[Math] Solving non-linear optimization using generalized reduced gradient (GRG) method

nonlinear optimizationoptimization

Consider the following elementary maximization problem:
\begin{align}
f{=}\mathrm{argmax}_{y_{l,c}, p_{l,c}}~\sum_{l=1}^{L}\sum_{c=1}^{C} y_{l,c}\text{log}_2\left(1+\frac{p_{l,c}}{I_{l,c}}\right)
\end{align}
s.t.,
\begin{align}
\sum_{l=1}^{L}y_{l,c}\leq 1
\end{align}

\begin{align}
\sum_{c=1}^{C}p_{l,c}\leq P_{max} \qquad \forall l
\end{align}

\begin{align}
\sum_{l=1}^{L}\sum_{c=1}^{C} \text{log}_2\left(1+\frac{I_{l,c}}{p_{l,c}}\right) \geq R_c
\end{align}

where, $l=1,2, \ldots L$, and $c=1, 2, \ldots C$

My questions are as follows:

  1. Can I solve this problem as non-linear optimization?

  2. I want to use generalized reduced gradient (GRG) method. Is it the correct approach?

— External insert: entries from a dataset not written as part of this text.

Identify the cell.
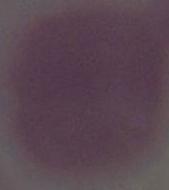

An erythrocyte.

Captured at 1000x magnification. Micrograph.Classify this cell by malaria status.
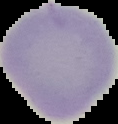

Uninfected.

Summary:
  - Image size: 118×124 pixels
  - Preparation: thin blood film
  - Image type: cell region segmented out of the field of view; surrounding area masked to black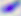
modality: photomicrograph
identification: Toxoplasma gondii
magnification: 400x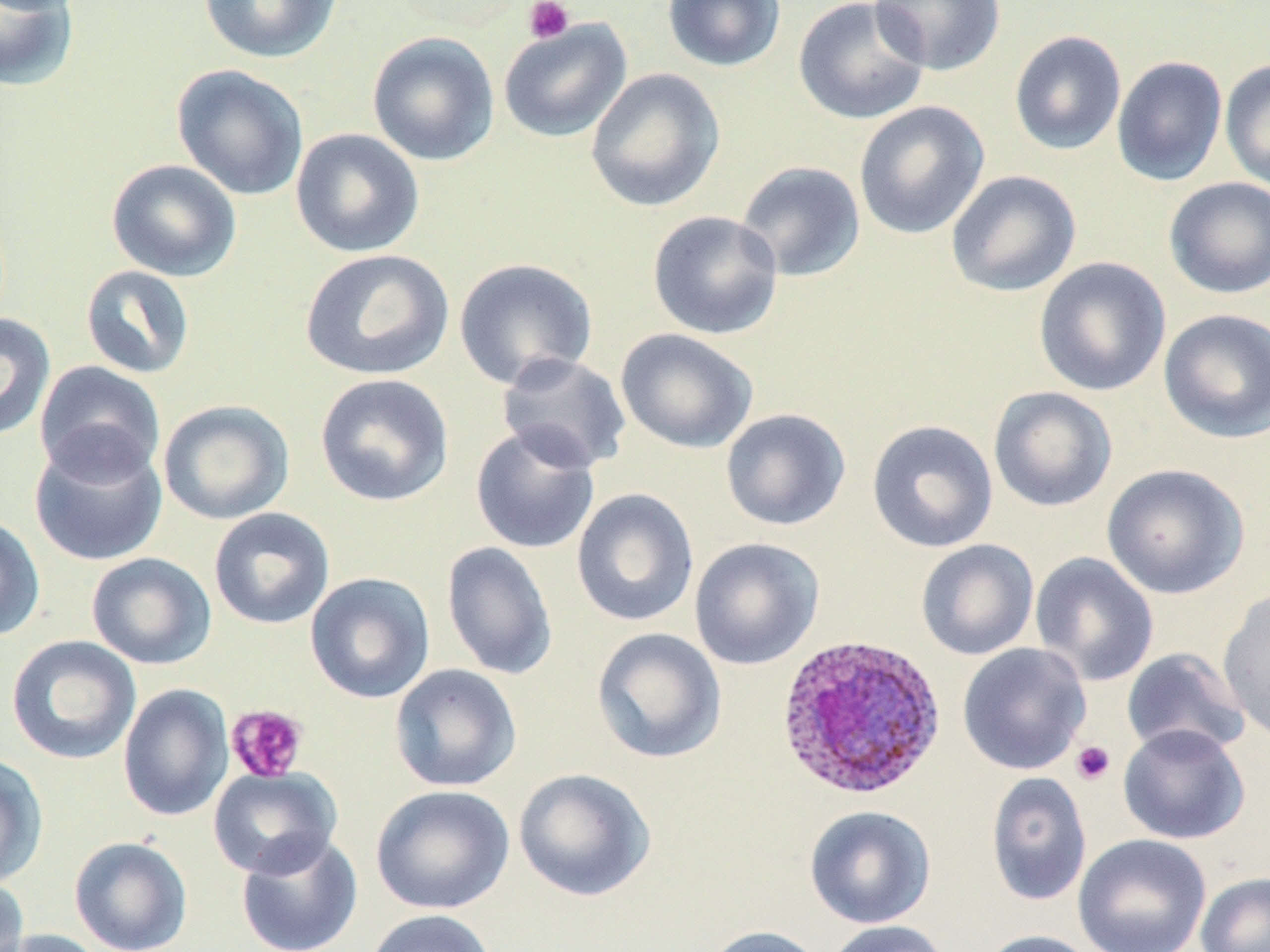
Summary:
  - Coordinate format: approximate bounding boxes as named x1/y1/x2/y2 corners in pixels
  - Uninfected red blood cell locations: (x1=197, y1=0, x2=343, y2=64), (x1=662, y1=0, x2=786, y2=72), (x1=792, y1=0, x2=931, y2=126), (x1=868, y1=0, x2=1007, y2=76), (x1=0, y1=1, x2=81, y2=92), (x1=497, y1=19, x2=632, y2=143), (x1=1008, y1=30, x2=1127, y2=156), (x1=367, y1=32, x2=500, y2=166), (x1=1111, y1=55, x2=1228, y2=186), (x1=1220, y1=59, x2=1270, y2=194), (x1=171, y1=64, x2=310, y2=202), (x1=584, y1=67, x2=726, y2=212), (x1=853, y1=101, x2=990, y2=240), (x1=290, y1=128, x2=425, y2=258), (x1=106, y1=159, x2=242, y2=282), (x1=735, y1=160, x2=866, y2=282), (x1=945, y1=169, x2=1082, y2=298), (x1=1163, y1=176, x2=1270, y2=299), (x1=647, y1=210, x2=784, y2=341), (x1=300, y1=248, x2=454, y2=381), (x1=1033, y1=256, x2=1171, y2=397), (x1=453, y1=257, x2=598, y2=390), (x1=80, y1=264, x2=196, y2=379), (x1=1157, y1=308, x2=1270, y2=444), (x1=0, y1=313, x2=55, y2=441), (x1=615, y1=328, x2=758, y2=454), (x1=495, y1=352, x2=632, y2=473), (x1=33, y1=360, x2=166, y2=484), (x1=314, y1=373, x2=454, y2=507), (x1=988, y1=386, x2=1118, y2=512), (x1=157, y1=399, x2=295, y2=525), (x1=720, y1=407, x2=852, y2=531), (x1=866, y1=419, x2=999, y2=553), (x1=470, y1=424, x2=601, y2=554), (x1=29, y1=434, x2=167, y2=567), (x1=1101, y1=463, x2=1249, y2=599), (x1=571, y1=488, x2=700, y2=628), (x1=208, y1=507, x2=335, y2=630), (x1=0, y1=514, x2=46, y2=642), (x1=689, y1=537, x2=825, y2=670), (x1=916, y1=539, x2=1039, y2=660), (x1=441, y1=541, x2=558, y2=681), (x1=1029, y1=551, x2=1159, y2=687), (x1=86, y1=552, x2=217, y2=670), (x1=305, y1=572, x2=435, y2=704), (x1=1217, y1=586, x2=1270, y2=743), (x1=591, y1=627, x2=727, y2=764), (x1=5, y1=635, x2=141, y2=765), (x1=957, y1=643, x2=1092, y2=775), (x1=1121, y1=647, x2=1251, y2=759), (x1=389, y1=663, x2=522, y2=792), (x1=118, y1=683, x2=234, y2=822), (x1=1117, y1=724, x2=1250, y2=845), (x1=0, y1=753, x2=49, y2=888), (x1=208, y1=766, x2=342, y2=878), (x1=513, y1=767, x2=656, y2=902), (x1=985, y1=771, x2=1093, y2=906), (x1=370, y1=785, x2=515, y2=915), (x1=804, y1=805, x2=936, y2=929), (x1=236, y1=831, x2=363, y2=952), (x1=1073, y1=834, x2=1212, y2=952), (x1=69, y1=835, x2=193, y2=952), (x1=1195, y1=872, x2=1270, y2=952), (x1=0, y1=874, x2=30, y2=952), (x1=363, y1=909, x2=498, y2=952), (x1=823, y1=920, x2=951, y2=952), (x1=702, y1=925, x2=824, y2=952), (x1=2, y1=928, x2=111, y2=952), (x1=978, y1=930, x2=1102, y2=952)
  - Plasmodium ovale-infected red blood cell locations: (x1=775, y1=633, x2=946, y2=801)
  - Platelet locations: (x1=523, y1=0, x2=575, y2=44), (x1=226, y1=704, x2=309, y2=783), (x1=1071, y1=740, x2=1115, y2=785)
  - Slide-level diagnosis: Plasmodium ovale
  - Image size: 1270×952 pixels
  - Stain: May-Grünwald-Giemsa
  - Preparation: thin blood film
  - Magnification: 1000x
  - Modality: light microscopy
  - Field of view: single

Can I transform this problem to minimization objective function?

  3. Can any other optimization method be followed? Some suggestion.

Best Answer

To your first question: It seems there are some implicit restrictions that should be made explicit. Are there nonnegativity constraints on the variables $y_{l,c}$? In order to guarantee a solution, you must have positive lower bounds on $p_{l,c}$, as otherwise the logarithm blows up. (Constraints of the form $p_{l,c} > 0$ are frowned upon in optimization; $p_{l,c} \ge \epsilon$ is usually preferred.)

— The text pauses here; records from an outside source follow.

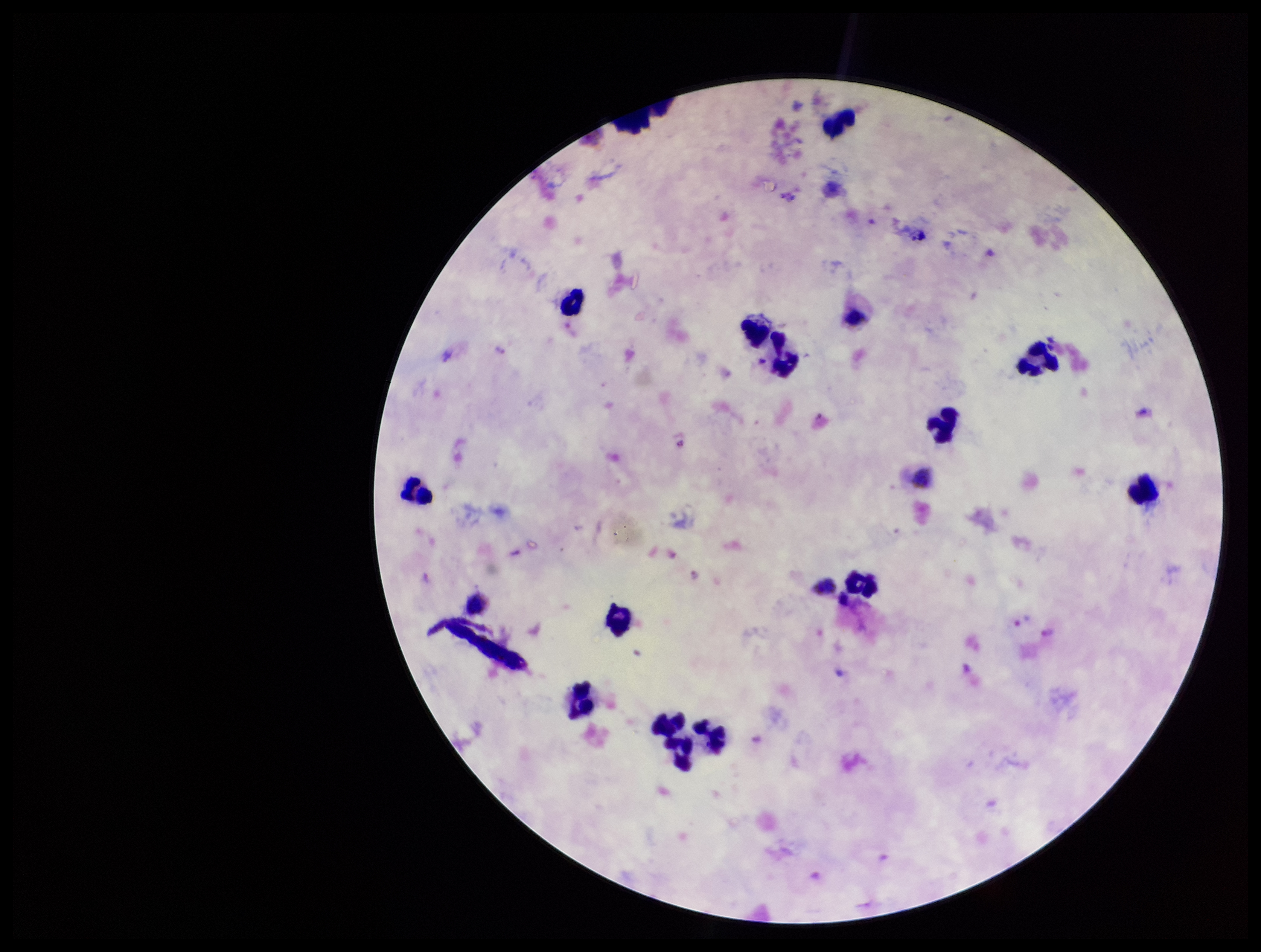

Leukocyte count: 13. Photographed through the microscope eyepiece with a smartphone camera. Image is 1261×952 pixels. Patient malaria status: positive. Preparation: thick smear. Parasite count: 2. Single field of view. Species reported for this patient: Plasmodium vivax. Giemsa stain. Plasmodium parasites: seen.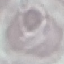
result = negative for malaria parasites
capture = smartphone camera at the microscope eyepiece
preparation = thin smear
image type = cell patch, automatically extracted from a larger field of view and resized to 64 × 64 pixels
stain = Giemsa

Assuming reasonable assumptions as outlined above ($I_{l,c} > 0$), your problem is a convex optimization problem. (The objective function is concave, but the corresponding minimization problem $\min (-f)$ --- see your second question --- is convex.)

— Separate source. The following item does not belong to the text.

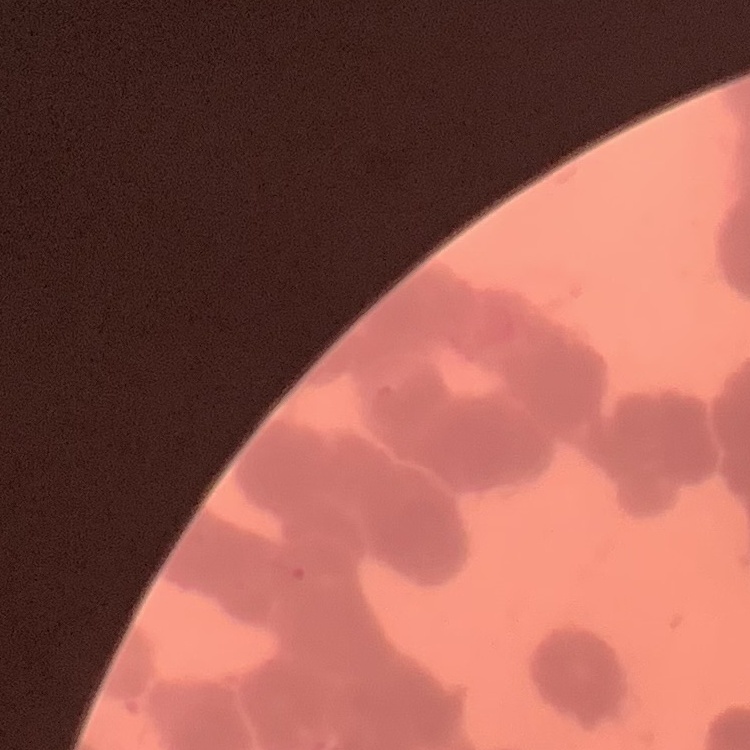

red blood cell morphology = rouleaux formation
preparation = thin blood film
stain = Field's or Giemsa
image type = one tile cut from a larger photomicrograph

I am not sure why you want to use a particular algorithm. GRG is probably not too bad, but there are other algorithms out there. Are you planning to implement this yourself? (That would be an entirely different question.) The best approach is likely to depend on $L$ and $C$. For a start I would recommend either just a simplistic approach like the built-in Excel solver or perhaps the Frontline solver or OpenSolver add-ins for Excel, or an open-source package such as Ipopt.